Bugün TV’de yayınlanan bir programa katılan Cumhuriyet gazetesi yazarı Aydın Engin, Uganda Ahlak Bakanı’nın bir toplantıda yeğeninin Türk okuluna kaydı için kendisinden torpil istediğini söyledi. Aydın, “Ülkenin bakanının o kadar kaliteli Hristiyan misyoner okulu varken Hizmet Hareketi'nin okuluna yeğenini sokmak için torpil araması bence iyi bir göstergedir.” dedi.

Bugün TV’de yayınlanan Erkam Tufan’la Analiz programına katılan Cumhuriyet gazetesi yazarı Aydın Engin yurtdışındaki Türk okulları ile ilgili önemli açıklamalarda bulundu.

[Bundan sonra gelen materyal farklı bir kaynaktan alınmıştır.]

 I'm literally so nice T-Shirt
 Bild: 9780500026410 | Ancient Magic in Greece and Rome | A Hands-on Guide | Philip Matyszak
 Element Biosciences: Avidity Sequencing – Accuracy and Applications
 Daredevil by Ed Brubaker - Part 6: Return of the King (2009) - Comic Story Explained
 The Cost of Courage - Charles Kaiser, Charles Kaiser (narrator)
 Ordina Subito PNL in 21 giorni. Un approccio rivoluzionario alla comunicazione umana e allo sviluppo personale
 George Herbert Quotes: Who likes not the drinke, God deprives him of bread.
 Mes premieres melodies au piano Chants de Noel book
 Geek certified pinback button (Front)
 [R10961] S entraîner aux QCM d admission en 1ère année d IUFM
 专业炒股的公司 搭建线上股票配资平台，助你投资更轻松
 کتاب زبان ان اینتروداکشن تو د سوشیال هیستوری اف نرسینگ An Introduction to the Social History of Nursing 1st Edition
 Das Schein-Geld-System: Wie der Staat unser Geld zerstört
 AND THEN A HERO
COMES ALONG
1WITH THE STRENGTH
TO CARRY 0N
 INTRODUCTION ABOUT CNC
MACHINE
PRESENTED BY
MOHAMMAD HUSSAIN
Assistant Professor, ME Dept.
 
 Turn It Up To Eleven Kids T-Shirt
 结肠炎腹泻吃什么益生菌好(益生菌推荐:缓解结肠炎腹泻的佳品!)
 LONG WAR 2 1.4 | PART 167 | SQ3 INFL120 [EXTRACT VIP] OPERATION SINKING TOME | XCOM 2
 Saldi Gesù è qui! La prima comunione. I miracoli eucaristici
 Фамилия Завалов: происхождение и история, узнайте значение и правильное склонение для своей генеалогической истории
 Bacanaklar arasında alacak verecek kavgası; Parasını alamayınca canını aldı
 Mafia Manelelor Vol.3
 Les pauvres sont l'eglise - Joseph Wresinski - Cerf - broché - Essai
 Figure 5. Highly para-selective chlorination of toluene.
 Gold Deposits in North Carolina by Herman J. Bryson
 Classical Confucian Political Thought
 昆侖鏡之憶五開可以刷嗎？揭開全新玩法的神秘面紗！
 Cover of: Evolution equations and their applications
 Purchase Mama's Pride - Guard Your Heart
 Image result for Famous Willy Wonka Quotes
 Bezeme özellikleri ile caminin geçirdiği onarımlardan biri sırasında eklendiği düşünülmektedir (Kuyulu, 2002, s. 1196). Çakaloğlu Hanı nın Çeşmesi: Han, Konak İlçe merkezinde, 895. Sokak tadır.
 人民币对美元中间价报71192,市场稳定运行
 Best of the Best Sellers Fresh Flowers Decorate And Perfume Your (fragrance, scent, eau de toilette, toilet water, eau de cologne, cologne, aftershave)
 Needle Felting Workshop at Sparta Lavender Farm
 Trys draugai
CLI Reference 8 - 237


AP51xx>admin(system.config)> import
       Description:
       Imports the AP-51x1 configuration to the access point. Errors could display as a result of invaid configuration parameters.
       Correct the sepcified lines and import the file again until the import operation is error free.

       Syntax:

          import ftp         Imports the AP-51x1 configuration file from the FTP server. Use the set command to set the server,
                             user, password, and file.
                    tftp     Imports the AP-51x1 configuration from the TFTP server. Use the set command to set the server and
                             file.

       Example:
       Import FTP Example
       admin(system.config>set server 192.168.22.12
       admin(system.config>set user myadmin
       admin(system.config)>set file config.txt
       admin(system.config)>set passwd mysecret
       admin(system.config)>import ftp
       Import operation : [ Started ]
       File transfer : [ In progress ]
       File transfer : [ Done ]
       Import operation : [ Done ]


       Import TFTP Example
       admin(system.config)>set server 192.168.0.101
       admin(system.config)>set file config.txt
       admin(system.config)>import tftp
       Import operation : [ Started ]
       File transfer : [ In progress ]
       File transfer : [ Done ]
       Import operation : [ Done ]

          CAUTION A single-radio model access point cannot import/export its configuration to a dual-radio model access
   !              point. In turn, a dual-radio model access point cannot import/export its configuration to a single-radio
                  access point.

“Beni en çok etkileyen Uganda’daki okullar oldu” diyen Aydın, şunları söyledi: “ Hizmet Hareketinin müfettişlerinden uzak oradaki öğretmenlerle uzunca konuşma, gözleme imkânım oldu. Devlet el mi koyacak, devletleştirecek mi? Ajansa mı bağlayacak, neresinden bakarsanız bakın devlet memurları yerleştirilecek demektir. O iş yürümez. Çünkü bu okulların kuruluş nedeni, misyonu ne olursa olsun orada çalışanların ne kadar misyoner ruhuyla yani Türkiye’nin herhangi bir yerinde elde edebilecekleri maaşları, hatta çok daha az maaşlarla, tam bir izolasyon içerisinde, sahiden fedakarca çalıştıklarının ben dolaysız tanığıyım. O yoksulluk ülkesinde kaliteli eğitimin ne olabileceği konusunda şaşırtıcı gözlemlerim oldu. Örneğin fizik ve kimya laboratuvarlarında her çocuğun önünde bir labtop vardı.”

Uganda’da yaşadığı bir olayı anlatan Aydın, sözlerini şöyle sürdürdü: “Orada Türk Uganda İşadamları Derneği de var. Derneğin bir yemeği oldu. O yemekte denk geldi oranın Ahlak Bakanı karşımda oturdu. Kendisi ile sohbet ettik. Artık yaşımdan mı bilemem beni Hizmet Hareketi’ni önde gelenlerinden biri olduğumu sandı. Fısıltı tonunda sizden bir ricam var dedi. Lisede kontenjan dolmuş, yeğeni için omuz verseniz de okula kaydettirelim dedi. Ülkenin bakanının o kadar kaliteli Hristiyan misyoner okulu varken Hizmet Hareketinin okuluna yeğenini sokmak için torpil araması bence iyi bir göstergedir. Oradaki öğretmenler bir şeye alet mi oluyorlar ben onu tartışmıyorum. Oradaki öğretmenler alkışlanacak özveri ile fedakarlıkla, komünist partilerin çelik çekirdeği disiplini ile değil gönüllü olarak ve şikayet etmeden görevlerini iyi yerine getirmeye çalışan gencecik arkadaşlardı.”